God’s response to them [the Israelites’ fear]: GO FORWARD. You lift your rod and stretch out your hand to divide the sea before you. You have authority to act, and I will respond with my power.

The Angel of the Lord, Jesus, is before and behind us. We are hemmed in [Psalm 139:5-6]. 

Moses stretched out his hand by faith over the sea and God caused the water to part. He moves when we move.

The Lord fights for us.


I wrote that at daybreak yesterday morning. Later that same day I got into a car wreck that honestly could have been avoided had I been paying closer attention. I turned too sharply on to a road and side swiped another car. I was completely embarrassed by the mistake, but mostly I was convicted. Pay attention. That was more than just advice in the moment from a Father to His daughter’s flooded brain. The Lord wanted me to hear a deeper message in those words. He wants me to be more aware of my surroundings in the spiritual realm as well as the physical.
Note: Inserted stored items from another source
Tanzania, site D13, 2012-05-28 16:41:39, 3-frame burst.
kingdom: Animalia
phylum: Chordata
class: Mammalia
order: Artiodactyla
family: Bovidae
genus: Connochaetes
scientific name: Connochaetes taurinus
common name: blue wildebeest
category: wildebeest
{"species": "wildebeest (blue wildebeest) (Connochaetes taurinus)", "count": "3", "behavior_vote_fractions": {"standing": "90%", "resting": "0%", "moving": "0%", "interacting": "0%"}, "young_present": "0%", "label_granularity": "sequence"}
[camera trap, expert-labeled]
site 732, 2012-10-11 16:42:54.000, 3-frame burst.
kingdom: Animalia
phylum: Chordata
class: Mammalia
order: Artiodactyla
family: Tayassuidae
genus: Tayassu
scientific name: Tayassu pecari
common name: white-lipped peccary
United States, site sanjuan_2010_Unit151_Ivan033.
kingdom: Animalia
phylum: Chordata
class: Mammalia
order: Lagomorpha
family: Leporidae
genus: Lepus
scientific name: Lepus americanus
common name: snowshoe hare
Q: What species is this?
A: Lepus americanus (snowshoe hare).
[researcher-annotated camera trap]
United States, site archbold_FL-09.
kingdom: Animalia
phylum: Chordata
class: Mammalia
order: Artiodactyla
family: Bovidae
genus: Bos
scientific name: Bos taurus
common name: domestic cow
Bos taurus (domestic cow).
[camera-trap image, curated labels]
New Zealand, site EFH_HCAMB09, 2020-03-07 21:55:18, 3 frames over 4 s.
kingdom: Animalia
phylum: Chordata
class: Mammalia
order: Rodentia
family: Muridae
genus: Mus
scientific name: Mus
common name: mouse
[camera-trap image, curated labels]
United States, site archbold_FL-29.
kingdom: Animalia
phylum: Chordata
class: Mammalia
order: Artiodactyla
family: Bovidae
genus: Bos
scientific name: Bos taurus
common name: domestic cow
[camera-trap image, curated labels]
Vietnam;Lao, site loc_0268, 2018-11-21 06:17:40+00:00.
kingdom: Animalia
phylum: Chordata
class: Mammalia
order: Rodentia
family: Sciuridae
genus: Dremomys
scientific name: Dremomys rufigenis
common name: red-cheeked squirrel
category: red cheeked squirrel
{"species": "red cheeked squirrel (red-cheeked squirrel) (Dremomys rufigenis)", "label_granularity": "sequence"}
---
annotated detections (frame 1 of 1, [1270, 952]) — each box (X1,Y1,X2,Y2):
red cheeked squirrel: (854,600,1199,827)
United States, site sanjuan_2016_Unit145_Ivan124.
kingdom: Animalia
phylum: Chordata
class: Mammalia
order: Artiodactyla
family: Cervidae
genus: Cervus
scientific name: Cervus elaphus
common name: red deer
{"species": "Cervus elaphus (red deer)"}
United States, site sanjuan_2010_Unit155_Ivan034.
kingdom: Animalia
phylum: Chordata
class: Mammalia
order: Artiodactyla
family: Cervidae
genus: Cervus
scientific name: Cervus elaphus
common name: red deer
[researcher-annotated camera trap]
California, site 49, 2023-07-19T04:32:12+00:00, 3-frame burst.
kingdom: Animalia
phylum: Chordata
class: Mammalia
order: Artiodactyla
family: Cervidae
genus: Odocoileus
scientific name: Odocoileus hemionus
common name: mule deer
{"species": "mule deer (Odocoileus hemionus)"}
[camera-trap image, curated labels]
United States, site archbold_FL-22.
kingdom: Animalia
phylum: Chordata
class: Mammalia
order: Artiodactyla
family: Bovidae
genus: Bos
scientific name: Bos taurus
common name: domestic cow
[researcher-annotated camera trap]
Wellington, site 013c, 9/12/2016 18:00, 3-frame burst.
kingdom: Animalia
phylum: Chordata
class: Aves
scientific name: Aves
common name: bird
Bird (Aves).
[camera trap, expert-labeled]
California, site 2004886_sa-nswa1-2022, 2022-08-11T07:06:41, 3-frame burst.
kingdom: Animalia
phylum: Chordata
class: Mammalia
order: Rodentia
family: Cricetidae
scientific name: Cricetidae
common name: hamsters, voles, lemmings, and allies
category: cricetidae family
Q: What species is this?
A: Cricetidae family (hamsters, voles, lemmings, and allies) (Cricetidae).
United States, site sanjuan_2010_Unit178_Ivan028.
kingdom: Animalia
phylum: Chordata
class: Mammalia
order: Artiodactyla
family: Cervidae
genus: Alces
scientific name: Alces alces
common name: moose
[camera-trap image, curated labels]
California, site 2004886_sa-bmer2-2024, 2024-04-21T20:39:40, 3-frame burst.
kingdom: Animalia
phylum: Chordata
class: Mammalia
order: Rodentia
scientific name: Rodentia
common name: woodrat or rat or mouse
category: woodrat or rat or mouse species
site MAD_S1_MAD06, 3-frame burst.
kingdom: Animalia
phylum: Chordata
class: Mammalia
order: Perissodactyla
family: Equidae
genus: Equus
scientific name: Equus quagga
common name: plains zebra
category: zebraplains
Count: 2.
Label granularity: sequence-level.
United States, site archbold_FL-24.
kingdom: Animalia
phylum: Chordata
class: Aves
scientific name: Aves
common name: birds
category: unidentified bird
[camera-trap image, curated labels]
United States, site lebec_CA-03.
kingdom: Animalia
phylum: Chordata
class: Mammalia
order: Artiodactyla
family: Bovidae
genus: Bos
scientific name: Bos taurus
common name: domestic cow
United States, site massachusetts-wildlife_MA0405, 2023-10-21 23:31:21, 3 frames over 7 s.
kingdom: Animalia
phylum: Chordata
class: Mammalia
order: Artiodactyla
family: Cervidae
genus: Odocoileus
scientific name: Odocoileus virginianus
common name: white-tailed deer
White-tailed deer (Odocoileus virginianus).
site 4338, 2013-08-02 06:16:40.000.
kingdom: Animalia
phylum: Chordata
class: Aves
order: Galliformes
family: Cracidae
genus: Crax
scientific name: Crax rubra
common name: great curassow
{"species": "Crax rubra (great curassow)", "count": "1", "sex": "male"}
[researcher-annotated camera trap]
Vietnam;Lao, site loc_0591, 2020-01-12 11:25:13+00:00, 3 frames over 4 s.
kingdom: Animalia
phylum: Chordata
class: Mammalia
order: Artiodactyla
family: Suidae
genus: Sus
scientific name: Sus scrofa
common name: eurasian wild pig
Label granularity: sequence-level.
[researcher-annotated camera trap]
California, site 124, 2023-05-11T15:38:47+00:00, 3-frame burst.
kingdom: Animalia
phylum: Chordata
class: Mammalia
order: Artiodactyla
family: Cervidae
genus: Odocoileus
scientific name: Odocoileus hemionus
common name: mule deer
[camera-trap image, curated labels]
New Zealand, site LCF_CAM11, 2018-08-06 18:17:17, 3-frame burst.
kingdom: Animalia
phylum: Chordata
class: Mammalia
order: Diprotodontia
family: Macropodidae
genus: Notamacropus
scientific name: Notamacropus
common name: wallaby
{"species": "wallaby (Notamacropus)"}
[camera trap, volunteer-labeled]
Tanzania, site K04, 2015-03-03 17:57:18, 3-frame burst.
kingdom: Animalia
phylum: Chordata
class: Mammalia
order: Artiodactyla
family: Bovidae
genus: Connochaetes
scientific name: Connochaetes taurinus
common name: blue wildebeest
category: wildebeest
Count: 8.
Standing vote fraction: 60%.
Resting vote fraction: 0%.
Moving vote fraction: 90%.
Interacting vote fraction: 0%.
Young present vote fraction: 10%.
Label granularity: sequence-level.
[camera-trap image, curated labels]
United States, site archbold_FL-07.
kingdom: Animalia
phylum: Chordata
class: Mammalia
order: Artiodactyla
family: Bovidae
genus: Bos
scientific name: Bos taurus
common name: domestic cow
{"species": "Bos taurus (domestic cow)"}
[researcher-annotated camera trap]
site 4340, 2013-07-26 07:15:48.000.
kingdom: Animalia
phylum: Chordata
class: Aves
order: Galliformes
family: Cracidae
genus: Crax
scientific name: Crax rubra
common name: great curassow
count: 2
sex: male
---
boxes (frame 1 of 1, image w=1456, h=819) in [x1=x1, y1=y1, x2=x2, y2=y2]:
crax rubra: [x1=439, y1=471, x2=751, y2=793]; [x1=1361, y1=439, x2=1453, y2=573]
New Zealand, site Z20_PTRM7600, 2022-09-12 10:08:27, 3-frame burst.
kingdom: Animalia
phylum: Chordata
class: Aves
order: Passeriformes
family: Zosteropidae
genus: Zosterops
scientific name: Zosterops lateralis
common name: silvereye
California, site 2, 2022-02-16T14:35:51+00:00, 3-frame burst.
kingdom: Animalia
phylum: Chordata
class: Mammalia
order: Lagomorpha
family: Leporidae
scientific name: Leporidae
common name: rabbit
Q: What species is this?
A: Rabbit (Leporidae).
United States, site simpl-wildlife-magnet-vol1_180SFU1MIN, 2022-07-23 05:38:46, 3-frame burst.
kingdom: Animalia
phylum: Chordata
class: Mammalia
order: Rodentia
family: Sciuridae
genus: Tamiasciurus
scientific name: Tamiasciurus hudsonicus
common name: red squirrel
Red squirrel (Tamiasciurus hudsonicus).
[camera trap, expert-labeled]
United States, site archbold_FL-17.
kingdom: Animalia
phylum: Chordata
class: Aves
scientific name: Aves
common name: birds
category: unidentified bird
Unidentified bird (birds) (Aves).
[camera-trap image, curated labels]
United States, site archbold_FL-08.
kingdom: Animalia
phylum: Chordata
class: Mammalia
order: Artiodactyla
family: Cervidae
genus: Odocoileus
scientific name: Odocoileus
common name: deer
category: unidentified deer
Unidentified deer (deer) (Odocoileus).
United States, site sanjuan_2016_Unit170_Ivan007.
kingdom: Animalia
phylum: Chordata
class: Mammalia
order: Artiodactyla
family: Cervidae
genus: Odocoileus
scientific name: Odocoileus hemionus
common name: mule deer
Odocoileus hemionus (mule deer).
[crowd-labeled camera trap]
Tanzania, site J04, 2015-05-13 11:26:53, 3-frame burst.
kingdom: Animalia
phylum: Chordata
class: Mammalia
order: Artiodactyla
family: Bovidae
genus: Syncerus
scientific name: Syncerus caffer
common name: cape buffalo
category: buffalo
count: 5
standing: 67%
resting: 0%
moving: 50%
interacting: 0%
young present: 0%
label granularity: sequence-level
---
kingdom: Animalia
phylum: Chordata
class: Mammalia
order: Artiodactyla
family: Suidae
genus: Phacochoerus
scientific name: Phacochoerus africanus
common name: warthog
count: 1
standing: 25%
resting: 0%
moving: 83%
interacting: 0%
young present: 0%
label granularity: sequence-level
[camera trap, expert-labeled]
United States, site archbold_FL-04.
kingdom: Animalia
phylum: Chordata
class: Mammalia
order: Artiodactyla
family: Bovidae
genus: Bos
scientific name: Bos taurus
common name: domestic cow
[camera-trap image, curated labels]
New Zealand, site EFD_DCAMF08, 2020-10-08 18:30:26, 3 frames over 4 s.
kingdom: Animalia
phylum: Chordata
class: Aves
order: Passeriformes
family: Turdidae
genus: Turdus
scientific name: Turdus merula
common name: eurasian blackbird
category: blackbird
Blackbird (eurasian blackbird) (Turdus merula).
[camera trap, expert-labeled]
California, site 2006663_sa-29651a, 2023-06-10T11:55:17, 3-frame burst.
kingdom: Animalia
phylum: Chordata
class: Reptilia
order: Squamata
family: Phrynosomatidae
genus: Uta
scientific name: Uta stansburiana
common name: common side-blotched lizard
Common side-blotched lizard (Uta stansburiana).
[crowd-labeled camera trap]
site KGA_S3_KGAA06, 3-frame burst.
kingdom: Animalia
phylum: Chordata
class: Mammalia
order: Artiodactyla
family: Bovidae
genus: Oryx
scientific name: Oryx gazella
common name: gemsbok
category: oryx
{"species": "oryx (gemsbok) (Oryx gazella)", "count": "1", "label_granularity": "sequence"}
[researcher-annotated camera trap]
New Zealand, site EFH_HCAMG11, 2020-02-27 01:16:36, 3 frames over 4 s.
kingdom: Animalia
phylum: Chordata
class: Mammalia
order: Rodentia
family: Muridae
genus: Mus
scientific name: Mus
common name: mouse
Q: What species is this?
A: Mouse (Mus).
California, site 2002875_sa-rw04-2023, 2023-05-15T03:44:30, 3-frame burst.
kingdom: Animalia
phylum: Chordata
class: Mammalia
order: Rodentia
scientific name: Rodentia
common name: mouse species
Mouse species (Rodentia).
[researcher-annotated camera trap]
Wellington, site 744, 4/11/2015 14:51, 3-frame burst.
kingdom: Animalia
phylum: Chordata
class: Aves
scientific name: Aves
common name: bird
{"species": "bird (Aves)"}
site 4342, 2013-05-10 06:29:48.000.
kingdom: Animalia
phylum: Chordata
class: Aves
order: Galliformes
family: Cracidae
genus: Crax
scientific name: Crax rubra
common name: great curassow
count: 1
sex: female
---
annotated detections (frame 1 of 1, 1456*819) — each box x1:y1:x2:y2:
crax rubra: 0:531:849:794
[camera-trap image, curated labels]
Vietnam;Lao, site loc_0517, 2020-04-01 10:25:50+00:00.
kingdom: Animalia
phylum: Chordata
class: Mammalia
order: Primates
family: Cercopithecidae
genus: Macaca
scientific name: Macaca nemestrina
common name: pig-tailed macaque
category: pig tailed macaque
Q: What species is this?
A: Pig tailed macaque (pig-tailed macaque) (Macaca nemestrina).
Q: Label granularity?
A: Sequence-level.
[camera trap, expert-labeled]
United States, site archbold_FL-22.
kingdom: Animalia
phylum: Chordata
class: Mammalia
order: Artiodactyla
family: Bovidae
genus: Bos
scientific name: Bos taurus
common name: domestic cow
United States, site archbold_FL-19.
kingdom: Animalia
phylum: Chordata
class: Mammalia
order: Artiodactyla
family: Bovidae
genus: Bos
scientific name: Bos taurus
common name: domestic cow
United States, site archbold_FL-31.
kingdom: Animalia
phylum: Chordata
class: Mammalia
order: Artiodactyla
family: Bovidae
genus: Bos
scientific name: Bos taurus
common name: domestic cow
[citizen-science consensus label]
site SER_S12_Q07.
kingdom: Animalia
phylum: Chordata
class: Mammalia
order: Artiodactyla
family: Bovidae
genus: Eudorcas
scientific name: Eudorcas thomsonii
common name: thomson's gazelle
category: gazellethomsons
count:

I am constantly “driving” around life, if you will. Constantly making decisions, going here, going there. And the enemy would love nothing more than to distract me. Recently those distractions have looked like fear and worry, and sometimes even seemingly “holy” tasks. This is why aligning ourselves with God is so important. The enemy is looking for an empty house to enter. When we, instead, fill ourselves up with the fulness of God (Philippians 4), there is no room for the author of confusion to spin lies.

The Lord is faithful, and He is good. He reminds me where to look and what I am being called to. Despite the impossible tasks before me, He is able. I will not be afraid. One battle strategy being that I will prayerfully journal my way through this life. Not for God’s sake, but for my own fragile humanity. Because in my intense emotions, I can forget what He said. I can be distracted. But the Word of God never returns void. I am standing on His promises today. And pray that you will to. So suit up, fellow warrior. Let’s not be naive to the warfare going on around us, and let’s also not be afraid. Instead let us boldly chase the lion and conquer it. The victory is ours. And though we may physically feel cornered and surrounded by enemies, this is an illusion. The true reality is that the Great I AM is hemming us in. He is behind us and before us. We can boldly obey the Lord’s command, lifting our hand before the impossible with the authority of Christ, and He will split the sea. Go forward in faith. He is there.